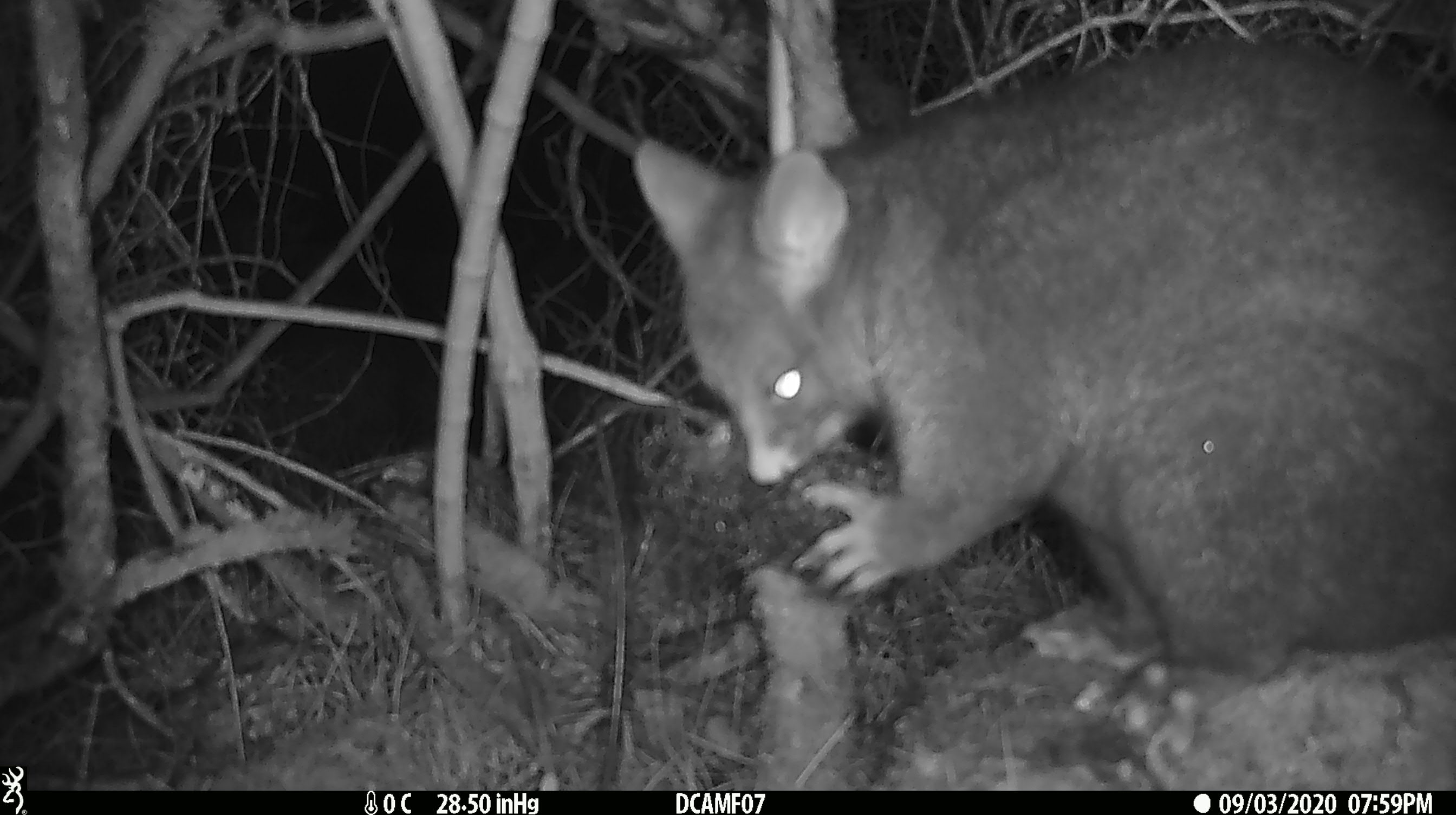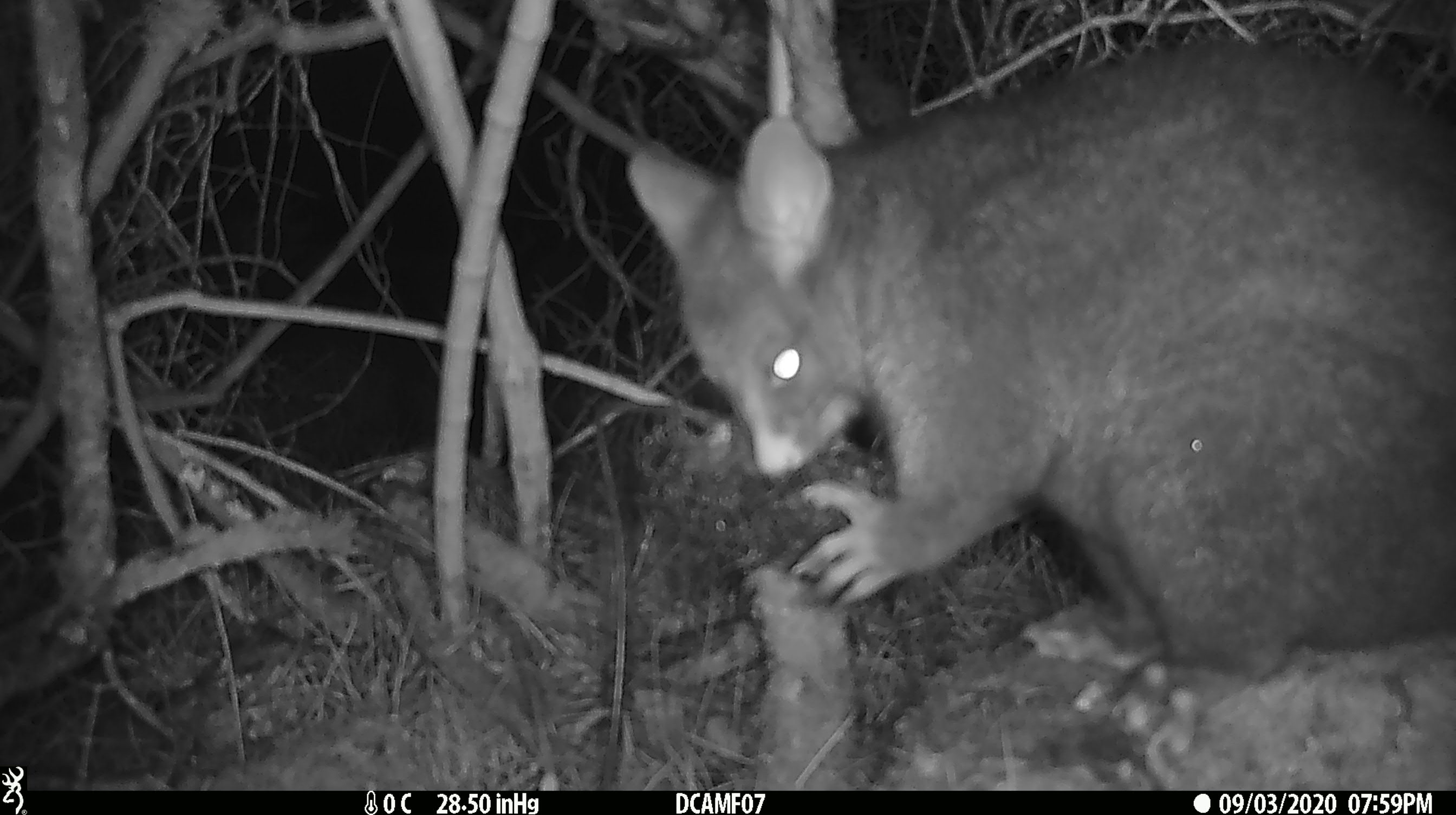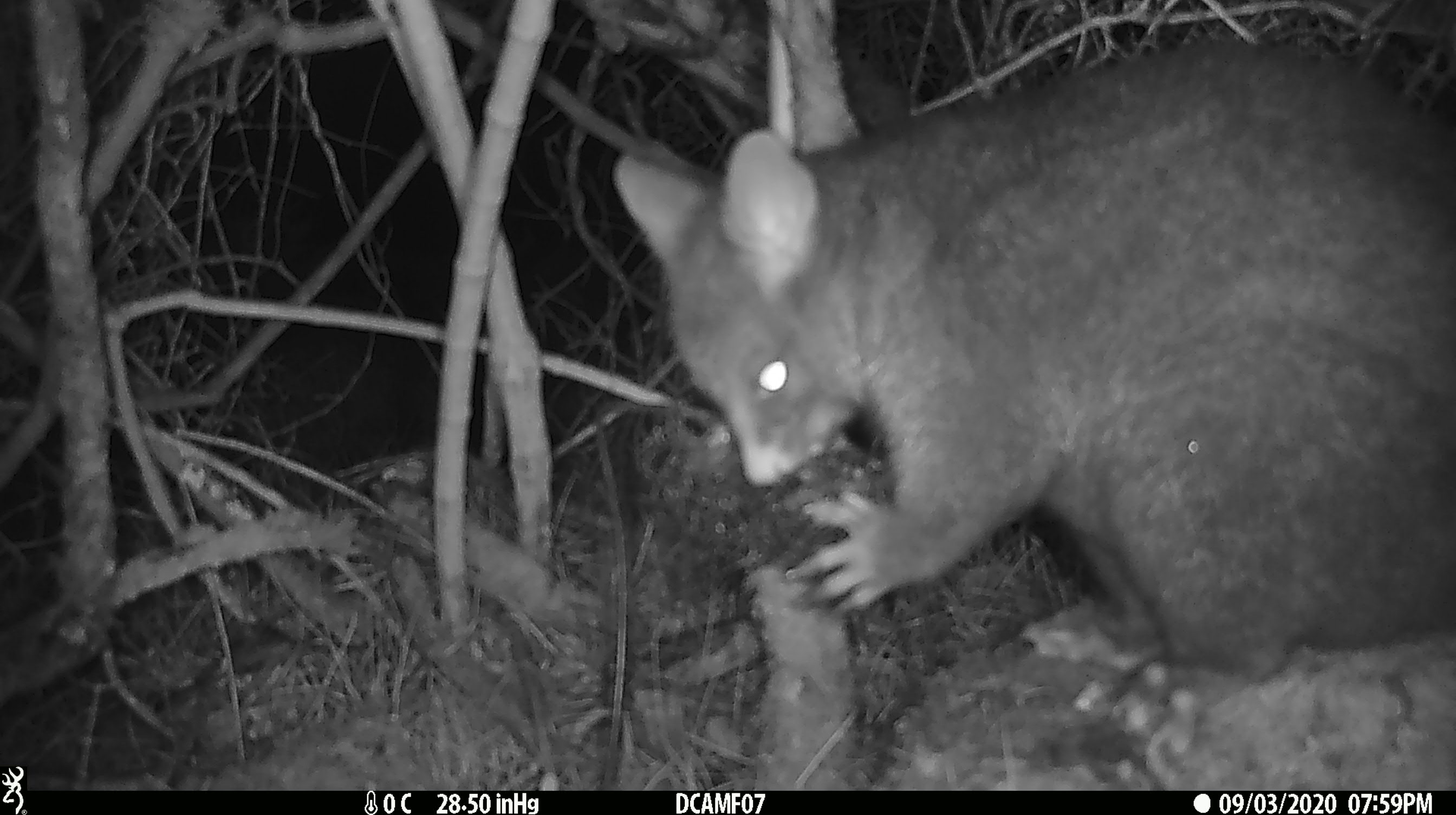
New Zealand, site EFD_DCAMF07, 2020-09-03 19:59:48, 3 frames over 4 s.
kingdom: Animalia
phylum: Chordata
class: Mammalia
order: Diprotodontia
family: Phalangeridae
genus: Trichosurus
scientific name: Trichosurus vulpecula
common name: common brushtail possum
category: possum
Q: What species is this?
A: Possum (common brushtail possum) (Trichosurus vulpecula).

==========

→ **Directions**:
Going from the line that has "order: Diprotodontia" through the last line of the entries, retype each line exactly as given and add nothing.

→ **Problem solution**:
order: Diprotodontia
family: Phalangeridae
genus: Trichosurus
scientific name: Trichosurus vulpecula
common name: common brushtail possum
category: possum
Q: What species is this?
A: Possum (common brushtail possum) (Trichosurus vulpecula).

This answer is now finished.